Sydney’s median house price is estimated at $1,055,000 at June 2016, which is only 1% above a year earlier. A similar rise is forecast in 2016/17.
The median house price in Sydney over the three years to June 2019 is forecast to be 1% lower than in June 2016, a decline of 9% over the period.
The report added that the slowing price growth reflects strained affordability, and little potential for the stronger owner-occupier demand to push prices up further.
Chris Curtis, Managing Director of Curtis Associates said it was hard to generalise or characterise Sydney as one market.
He added: “The present reality is that turnover is slow and whilst listings are down this year, there is a spike in “off market” listings.
“However, most of those vendors are seeking premium prices, not just out of greed, but fear that unless they get a large sum of money, they will not be able to afford to buy close to the city.
“In my view, unemployment, population growth and interest rates will be the key drivers in the next 18 months. As long as interest rates stay low and supply stays tight, prices generally will be propped up, but not at the stunning rate of recent times as people really are at the limit of their borrowing capacity relative to income."
Rich Harvey, Managing Director of Propertybuyer, disagreed with the BIS report and said its estimate of Sydney’s median house price of $1,055,000 at June 2016, is significantly higher than other data sources and actually believes it will hit $1.1 million by 2019.
He added that NSW has the largest economy and a huge infrastructure pipeline with over $60 billion expected to be spent on projects over the next four years, while “there is unlikely to be any significant deterioration in the unemployment rate”.

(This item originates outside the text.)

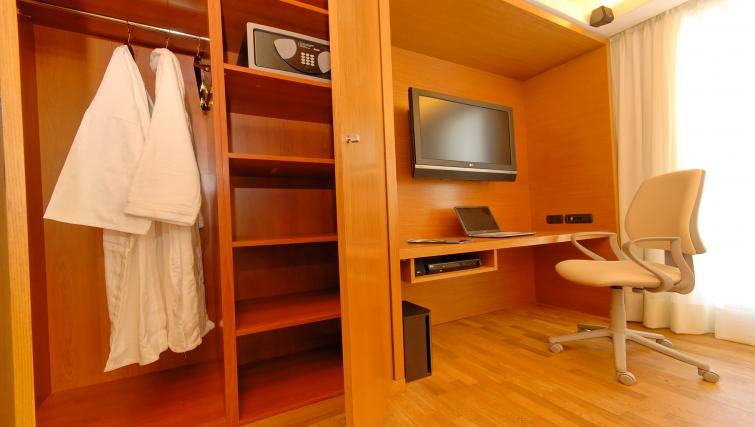 Quiet study area in JM Suites Hotel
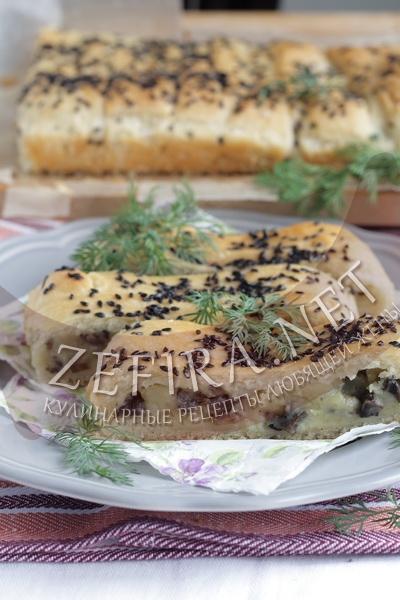 Постный дрожжевой пирог с начинкой - рецепт и фото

Rich said: “I think most people would agree that Sydney house prices have experienced more than 1% growth in the last 12 months! There are three main reasons for this – population growth, employment and infrastructure projects.
“The reasons for the slowing market is affordability and lending constraints which are holding back the market.
“This is expected and it is positive to return to normal long term capital growth rates so the market doesn’t become overheated. Sydney tends to surge and then stagnate rather than having any dramatic drops.”